§ **SUPPLIED MATERIAL**:
* * * * * * *

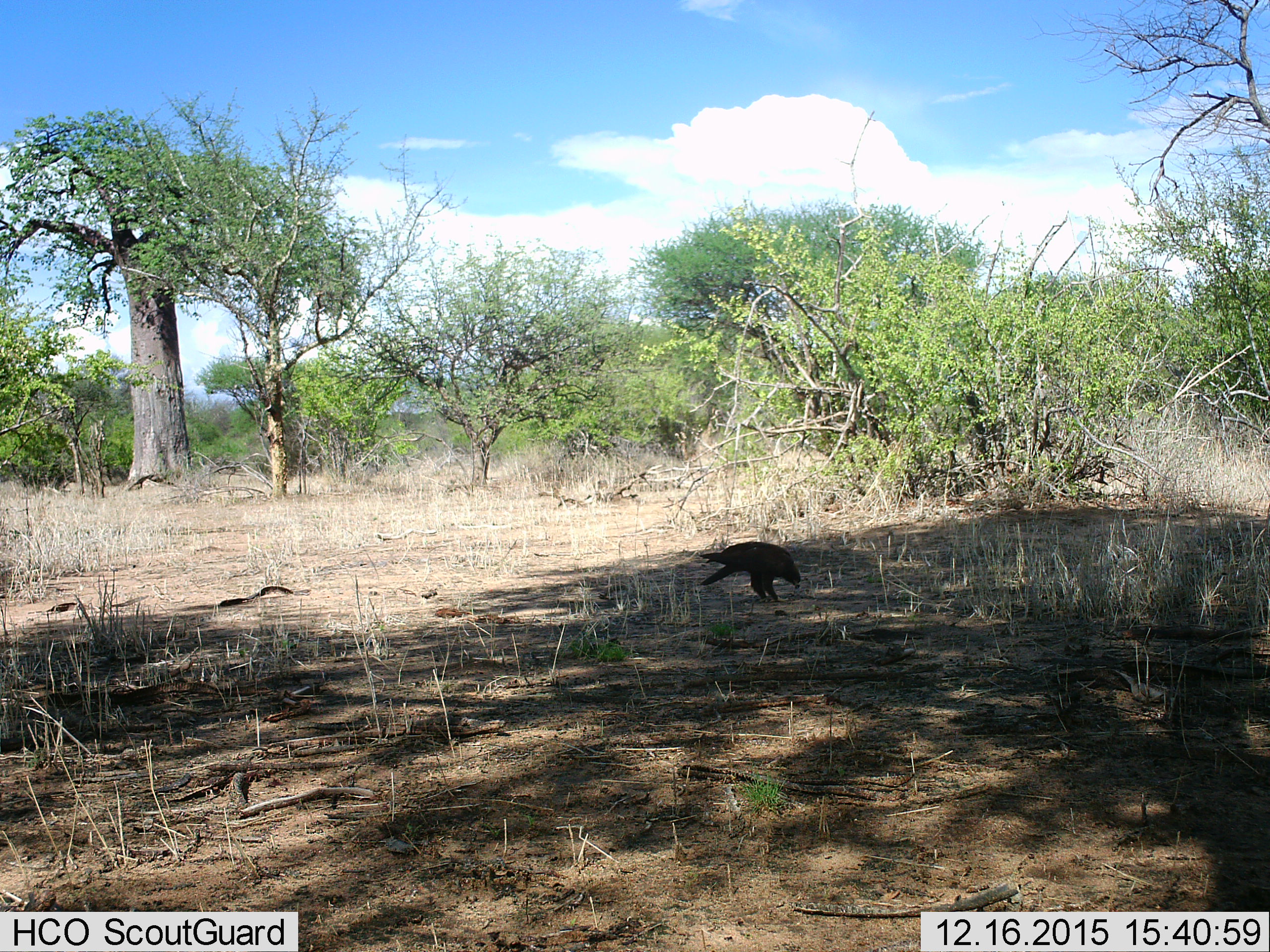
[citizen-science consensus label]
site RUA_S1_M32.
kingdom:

* * * * * * *

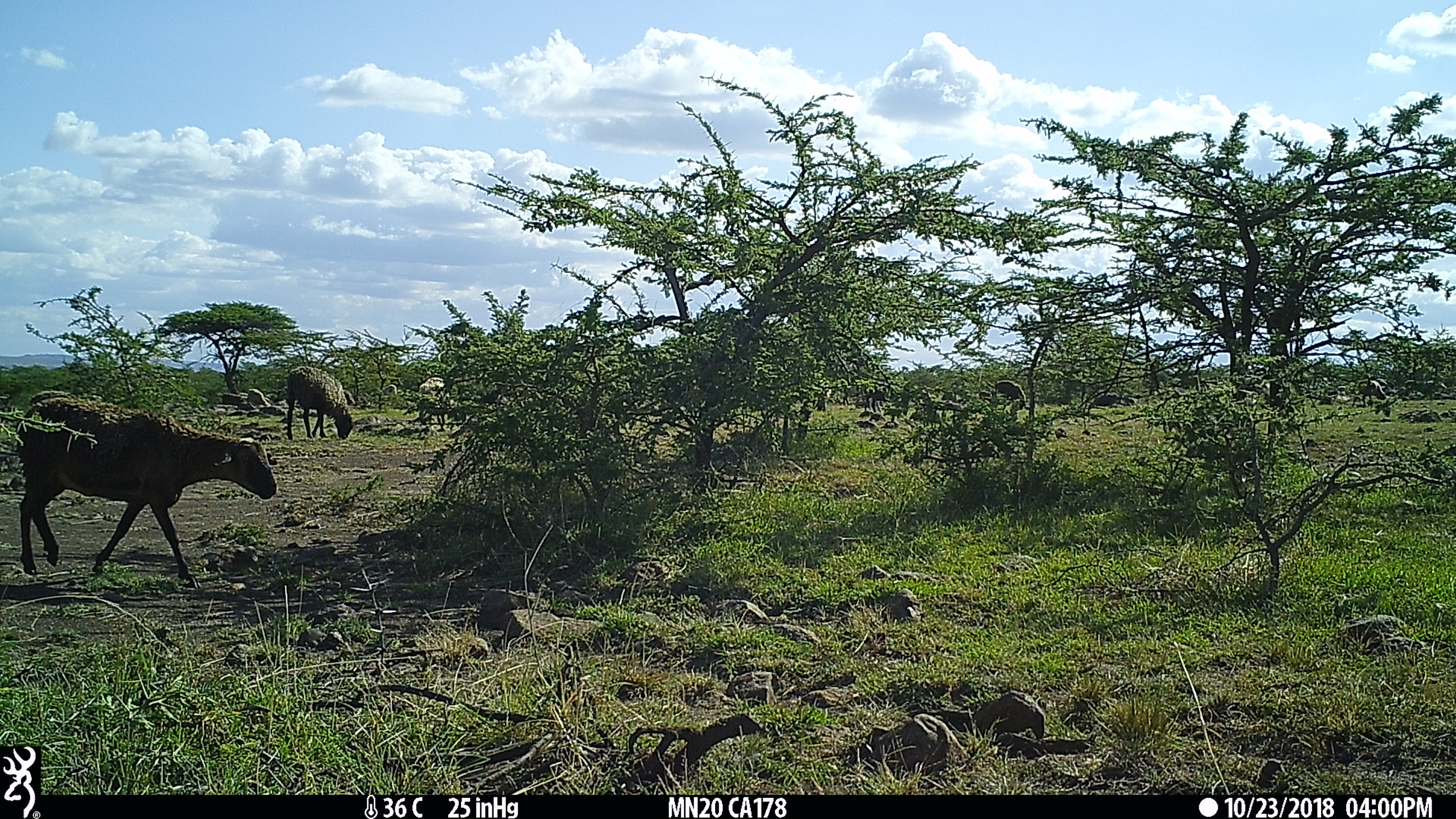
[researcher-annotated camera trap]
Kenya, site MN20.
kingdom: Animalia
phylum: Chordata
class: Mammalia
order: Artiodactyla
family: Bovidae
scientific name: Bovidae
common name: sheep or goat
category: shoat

* * * * * * *

§ **WHAT IS REQUIRED**: Return exactly the lines above from the line that has "order: Artiodactyla" through the line that has "category: shoat", inclusive, and nothing else.

§ **RESULT BELOW**:
order: Artiodactyla
family: Bovidae
scientific name: Bovidae
common name: sheep or goat
category: shoat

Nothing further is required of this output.